Ein Lächeln huschte kurz über das Gesicht der Frau, als sie ihren Mann in der Ferne kommen sah. »Ja, mein Guter. Mein Mann kann geheilt werden, wenn er die linke Hode eines tugendhaften Mannes ißt, der zwei Tage hintereinander mit Gänsefleisch gefüttert wurde. Er ist fast wahnsinnig geworden, weil er seit Jahren jemanden sucht und keinen Frommen in dieser Stadt gefunden hat. So einen gottseligen Mann wie dich trifft man nicht alle Tage. Er ging gerade zum Markt, um ein neues Messer zu kaufen. Da kommt er, aber du sollst keine Angst haben. Er macht es geschickt und näht dir die Wunde so gut zu, daß du es nicht merkst.«

»Und ob ich das merke. Ich bin nicht fromm!« schrie der Gauner und sprang auf. Mit einem Satz erreichte er die Zimmertür, schnappte den Sack und stürzte hinaus. Beinahe hätte er den Schneider umgerannt.

»Was ist mit dem Mann los?« staunte der Schneider.

»Renn hinter ihm her, Mann!
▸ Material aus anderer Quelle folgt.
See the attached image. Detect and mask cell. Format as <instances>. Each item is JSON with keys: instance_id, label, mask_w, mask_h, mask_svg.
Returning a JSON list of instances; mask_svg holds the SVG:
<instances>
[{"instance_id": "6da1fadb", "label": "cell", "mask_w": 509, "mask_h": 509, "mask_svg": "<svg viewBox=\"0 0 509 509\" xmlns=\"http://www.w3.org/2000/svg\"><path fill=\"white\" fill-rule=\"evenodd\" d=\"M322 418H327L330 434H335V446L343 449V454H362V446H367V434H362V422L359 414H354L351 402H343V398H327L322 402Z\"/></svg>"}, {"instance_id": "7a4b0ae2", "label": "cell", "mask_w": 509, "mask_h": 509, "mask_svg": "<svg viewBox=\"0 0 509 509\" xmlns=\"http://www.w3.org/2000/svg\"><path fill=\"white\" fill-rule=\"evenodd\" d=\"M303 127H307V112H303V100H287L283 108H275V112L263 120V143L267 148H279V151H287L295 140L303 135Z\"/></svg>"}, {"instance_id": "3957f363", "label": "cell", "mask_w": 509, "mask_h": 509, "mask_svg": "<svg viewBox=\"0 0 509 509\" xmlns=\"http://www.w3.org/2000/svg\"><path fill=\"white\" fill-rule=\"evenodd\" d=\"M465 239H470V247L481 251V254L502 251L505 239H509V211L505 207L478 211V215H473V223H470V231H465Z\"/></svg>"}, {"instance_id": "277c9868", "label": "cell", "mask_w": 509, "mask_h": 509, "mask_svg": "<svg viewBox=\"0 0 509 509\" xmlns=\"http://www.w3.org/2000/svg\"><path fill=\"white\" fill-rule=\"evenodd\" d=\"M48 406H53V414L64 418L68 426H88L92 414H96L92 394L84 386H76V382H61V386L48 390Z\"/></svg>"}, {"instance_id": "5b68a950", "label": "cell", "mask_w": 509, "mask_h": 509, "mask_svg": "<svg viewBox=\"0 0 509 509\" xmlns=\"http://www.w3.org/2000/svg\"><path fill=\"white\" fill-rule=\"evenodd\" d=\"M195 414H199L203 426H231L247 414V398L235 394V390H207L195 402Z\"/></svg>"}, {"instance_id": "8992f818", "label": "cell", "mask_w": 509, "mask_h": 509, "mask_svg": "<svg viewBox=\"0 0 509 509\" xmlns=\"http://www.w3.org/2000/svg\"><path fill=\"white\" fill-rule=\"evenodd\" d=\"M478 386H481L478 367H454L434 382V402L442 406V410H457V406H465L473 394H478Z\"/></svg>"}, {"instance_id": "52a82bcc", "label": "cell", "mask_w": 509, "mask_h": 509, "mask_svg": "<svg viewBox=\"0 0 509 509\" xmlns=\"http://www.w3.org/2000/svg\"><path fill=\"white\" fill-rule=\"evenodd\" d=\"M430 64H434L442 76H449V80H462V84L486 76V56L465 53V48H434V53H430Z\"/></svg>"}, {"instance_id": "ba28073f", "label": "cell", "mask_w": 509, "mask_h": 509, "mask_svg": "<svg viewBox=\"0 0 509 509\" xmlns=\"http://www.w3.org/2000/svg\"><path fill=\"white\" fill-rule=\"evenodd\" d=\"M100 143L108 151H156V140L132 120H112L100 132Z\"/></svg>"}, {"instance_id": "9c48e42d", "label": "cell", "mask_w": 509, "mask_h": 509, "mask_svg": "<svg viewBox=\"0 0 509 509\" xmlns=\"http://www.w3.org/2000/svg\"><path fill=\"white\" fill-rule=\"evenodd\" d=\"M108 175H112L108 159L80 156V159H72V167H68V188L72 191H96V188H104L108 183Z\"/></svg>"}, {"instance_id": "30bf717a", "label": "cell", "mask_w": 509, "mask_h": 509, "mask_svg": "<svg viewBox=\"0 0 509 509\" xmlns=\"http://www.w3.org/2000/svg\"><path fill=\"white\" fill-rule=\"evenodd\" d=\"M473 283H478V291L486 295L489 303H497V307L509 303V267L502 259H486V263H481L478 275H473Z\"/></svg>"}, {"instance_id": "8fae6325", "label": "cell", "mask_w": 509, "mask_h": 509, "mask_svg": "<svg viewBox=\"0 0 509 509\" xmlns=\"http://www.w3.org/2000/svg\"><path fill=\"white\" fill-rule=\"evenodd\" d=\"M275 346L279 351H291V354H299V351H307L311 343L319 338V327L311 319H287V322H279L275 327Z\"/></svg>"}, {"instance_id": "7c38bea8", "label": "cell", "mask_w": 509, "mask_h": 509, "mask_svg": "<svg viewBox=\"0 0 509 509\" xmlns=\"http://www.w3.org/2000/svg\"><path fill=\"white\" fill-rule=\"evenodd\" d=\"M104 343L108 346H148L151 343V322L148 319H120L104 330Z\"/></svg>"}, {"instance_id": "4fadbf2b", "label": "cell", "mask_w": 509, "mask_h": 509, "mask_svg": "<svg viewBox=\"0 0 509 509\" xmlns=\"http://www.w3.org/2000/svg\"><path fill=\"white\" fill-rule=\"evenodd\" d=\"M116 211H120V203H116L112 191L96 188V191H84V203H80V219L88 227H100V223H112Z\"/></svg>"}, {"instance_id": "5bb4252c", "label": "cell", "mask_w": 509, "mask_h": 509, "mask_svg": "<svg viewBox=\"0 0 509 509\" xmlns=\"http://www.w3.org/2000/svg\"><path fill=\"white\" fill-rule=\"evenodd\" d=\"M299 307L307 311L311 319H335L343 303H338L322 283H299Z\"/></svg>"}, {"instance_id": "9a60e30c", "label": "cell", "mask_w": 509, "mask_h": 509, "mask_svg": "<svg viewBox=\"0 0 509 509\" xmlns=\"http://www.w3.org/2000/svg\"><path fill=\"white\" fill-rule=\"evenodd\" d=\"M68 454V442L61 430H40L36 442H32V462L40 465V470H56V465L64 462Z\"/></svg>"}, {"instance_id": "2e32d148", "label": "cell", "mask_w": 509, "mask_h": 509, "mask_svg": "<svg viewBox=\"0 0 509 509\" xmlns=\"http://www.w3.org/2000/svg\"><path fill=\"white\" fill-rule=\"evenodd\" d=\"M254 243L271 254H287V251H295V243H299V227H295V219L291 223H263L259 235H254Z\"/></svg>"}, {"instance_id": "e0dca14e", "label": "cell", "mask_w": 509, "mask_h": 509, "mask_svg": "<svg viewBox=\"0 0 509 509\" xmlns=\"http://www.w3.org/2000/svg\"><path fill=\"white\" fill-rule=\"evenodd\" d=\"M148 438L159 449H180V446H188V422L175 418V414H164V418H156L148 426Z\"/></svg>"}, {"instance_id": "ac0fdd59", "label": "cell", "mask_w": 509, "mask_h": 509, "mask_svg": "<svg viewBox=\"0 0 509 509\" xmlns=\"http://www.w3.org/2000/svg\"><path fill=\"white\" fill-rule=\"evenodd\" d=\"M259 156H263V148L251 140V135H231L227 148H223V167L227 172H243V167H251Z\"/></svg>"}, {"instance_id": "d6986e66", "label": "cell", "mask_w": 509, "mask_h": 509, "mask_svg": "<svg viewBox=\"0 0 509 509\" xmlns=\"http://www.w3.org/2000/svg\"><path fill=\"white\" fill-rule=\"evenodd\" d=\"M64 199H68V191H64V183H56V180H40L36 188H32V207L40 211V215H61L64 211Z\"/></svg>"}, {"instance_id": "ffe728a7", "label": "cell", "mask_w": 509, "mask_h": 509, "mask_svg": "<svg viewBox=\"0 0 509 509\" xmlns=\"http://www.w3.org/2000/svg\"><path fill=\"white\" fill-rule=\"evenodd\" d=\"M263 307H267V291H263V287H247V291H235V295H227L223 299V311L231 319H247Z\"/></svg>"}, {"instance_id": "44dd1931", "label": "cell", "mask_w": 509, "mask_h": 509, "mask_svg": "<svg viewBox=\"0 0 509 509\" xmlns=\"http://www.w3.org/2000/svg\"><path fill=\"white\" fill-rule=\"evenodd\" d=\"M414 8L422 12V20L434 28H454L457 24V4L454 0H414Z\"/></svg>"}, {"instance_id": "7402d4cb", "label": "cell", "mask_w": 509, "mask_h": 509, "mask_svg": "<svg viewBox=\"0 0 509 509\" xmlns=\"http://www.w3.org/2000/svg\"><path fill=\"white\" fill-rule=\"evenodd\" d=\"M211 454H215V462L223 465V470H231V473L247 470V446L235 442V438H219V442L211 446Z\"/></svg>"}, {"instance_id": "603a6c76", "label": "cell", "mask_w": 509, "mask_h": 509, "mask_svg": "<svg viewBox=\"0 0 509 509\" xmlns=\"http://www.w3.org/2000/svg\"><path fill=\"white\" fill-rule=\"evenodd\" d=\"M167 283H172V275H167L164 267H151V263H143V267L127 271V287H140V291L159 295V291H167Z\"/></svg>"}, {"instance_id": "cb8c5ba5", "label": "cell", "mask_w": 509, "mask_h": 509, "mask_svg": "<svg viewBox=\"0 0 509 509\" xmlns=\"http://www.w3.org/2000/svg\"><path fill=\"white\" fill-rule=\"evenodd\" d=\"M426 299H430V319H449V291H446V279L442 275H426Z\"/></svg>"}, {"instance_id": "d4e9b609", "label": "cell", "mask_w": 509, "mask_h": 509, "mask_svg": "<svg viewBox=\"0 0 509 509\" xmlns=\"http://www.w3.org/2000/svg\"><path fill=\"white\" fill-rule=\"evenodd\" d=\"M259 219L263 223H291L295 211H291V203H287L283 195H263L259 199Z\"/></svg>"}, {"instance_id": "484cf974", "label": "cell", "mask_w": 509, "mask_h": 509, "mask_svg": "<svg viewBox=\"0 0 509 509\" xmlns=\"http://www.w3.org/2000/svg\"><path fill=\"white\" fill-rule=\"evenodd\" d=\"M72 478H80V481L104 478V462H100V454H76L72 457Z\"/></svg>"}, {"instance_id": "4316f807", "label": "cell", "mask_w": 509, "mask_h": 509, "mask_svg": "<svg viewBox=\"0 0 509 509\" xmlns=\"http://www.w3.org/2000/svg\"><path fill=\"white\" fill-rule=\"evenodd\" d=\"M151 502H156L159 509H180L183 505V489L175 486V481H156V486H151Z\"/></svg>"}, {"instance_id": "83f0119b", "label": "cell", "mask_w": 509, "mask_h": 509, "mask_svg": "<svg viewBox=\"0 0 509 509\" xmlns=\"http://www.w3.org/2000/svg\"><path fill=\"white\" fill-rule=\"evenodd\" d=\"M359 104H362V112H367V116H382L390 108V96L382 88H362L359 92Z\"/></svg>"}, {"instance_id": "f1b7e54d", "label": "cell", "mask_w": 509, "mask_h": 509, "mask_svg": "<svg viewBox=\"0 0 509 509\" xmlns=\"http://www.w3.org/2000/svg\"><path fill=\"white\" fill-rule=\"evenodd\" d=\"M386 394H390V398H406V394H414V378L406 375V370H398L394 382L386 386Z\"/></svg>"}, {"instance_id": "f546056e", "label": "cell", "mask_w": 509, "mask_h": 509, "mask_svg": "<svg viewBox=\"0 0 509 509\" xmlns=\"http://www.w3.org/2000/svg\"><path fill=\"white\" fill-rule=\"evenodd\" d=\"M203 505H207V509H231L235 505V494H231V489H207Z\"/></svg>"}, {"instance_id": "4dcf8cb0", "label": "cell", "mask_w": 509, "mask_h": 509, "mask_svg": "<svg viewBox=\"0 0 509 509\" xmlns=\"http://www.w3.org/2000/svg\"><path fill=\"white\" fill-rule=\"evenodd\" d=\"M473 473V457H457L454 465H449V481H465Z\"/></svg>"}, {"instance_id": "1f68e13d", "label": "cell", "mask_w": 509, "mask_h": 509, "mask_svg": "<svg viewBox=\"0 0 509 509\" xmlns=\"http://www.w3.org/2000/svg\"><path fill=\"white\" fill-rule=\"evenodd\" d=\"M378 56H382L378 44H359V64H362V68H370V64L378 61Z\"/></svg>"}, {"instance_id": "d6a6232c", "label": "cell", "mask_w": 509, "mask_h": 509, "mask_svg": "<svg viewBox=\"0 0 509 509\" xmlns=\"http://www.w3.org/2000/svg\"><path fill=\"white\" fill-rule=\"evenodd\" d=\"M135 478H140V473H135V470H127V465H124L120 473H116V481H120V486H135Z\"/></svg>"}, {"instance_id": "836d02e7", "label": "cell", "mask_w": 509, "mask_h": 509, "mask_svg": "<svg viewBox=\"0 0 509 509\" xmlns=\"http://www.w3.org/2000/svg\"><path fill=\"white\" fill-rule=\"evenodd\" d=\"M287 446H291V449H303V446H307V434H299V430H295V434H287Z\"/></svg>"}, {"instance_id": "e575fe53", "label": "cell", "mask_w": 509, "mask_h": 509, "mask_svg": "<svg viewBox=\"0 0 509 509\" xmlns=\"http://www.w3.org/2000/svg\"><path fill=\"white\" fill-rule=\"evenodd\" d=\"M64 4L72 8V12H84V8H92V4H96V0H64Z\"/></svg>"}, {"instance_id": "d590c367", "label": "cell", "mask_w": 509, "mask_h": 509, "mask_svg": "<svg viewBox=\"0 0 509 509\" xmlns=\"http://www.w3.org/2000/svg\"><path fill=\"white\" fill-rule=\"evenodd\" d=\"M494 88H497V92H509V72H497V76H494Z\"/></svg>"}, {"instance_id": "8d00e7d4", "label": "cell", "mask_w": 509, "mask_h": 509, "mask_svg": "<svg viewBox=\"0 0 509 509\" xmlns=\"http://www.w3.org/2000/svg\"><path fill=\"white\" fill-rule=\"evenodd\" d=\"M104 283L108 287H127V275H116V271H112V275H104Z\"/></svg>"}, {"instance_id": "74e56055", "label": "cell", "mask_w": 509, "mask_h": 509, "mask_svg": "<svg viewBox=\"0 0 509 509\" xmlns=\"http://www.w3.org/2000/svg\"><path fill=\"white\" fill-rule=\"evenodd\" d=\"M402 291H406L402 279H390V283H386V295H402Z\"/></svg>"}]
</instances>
Das ist der Mönch, dem ich eine Gans versprach. Er ist aber schwerhörig. Er glaubte, ich hätte ihm mein Wort für zwei Gänse gegeben. So nahm er beide und rannte davon, weil er es eilig hatte. Er muß sein Mittagsgebet verrichten.« Der Schneider stellte die Einkaufstüte auf den Tisch und rannte hinter dem Gauner her.

»Nur eine, guter Mann! Nur eine!« rief er laut.

»Nie im Leben! Keine gebe ich dir«, rief der Gauner zurück.

»Ich will dir doch nichts tun. Eine für mich, und eine bleibt für dich«, erboste sich der Mann und rannte noch schneller, um den Gauner einzuholen.

»Du bist wahnsinnig. Und wenn du auch stirbst, ich gebe dir keine!« rief der Gauner und bekam Angst, da der Schneider immer näher kam.

»Wenn du so stur bist«, schrie der Schneider, »dann will ich beide haben. Auf der Stelle.«

»Beide? Hilfe! Haltet den Verrückten!« rief der Gauner, warf den schweren Sack zu Boden und raste davon.

»So ein Dummkopf«, bedauerte der Schneider, nahm den Sack und kehrte heim. Als er dort ankam, hatte seine Frau schon einen Kaffee aufgesetzt.

»Ruh dich aus, mein Herz. Du hast es ihm gegeben«, rief sie ihm entgegen.

»Von wegen. Er wollte entweder beide oder keine«, erwiderte ihr Mann enttäuscht und setzte sich auf einen Hocker. Er wunderte sich über das helle Lachen seiner Frau und noch mehr über die Stoffreste und den Weißkohl, die er aus dem Sack herausholte. Doch beim Kaffee erzählte ihm seine Taube von ihrer List, und beide lachten Tränen über den Gauner.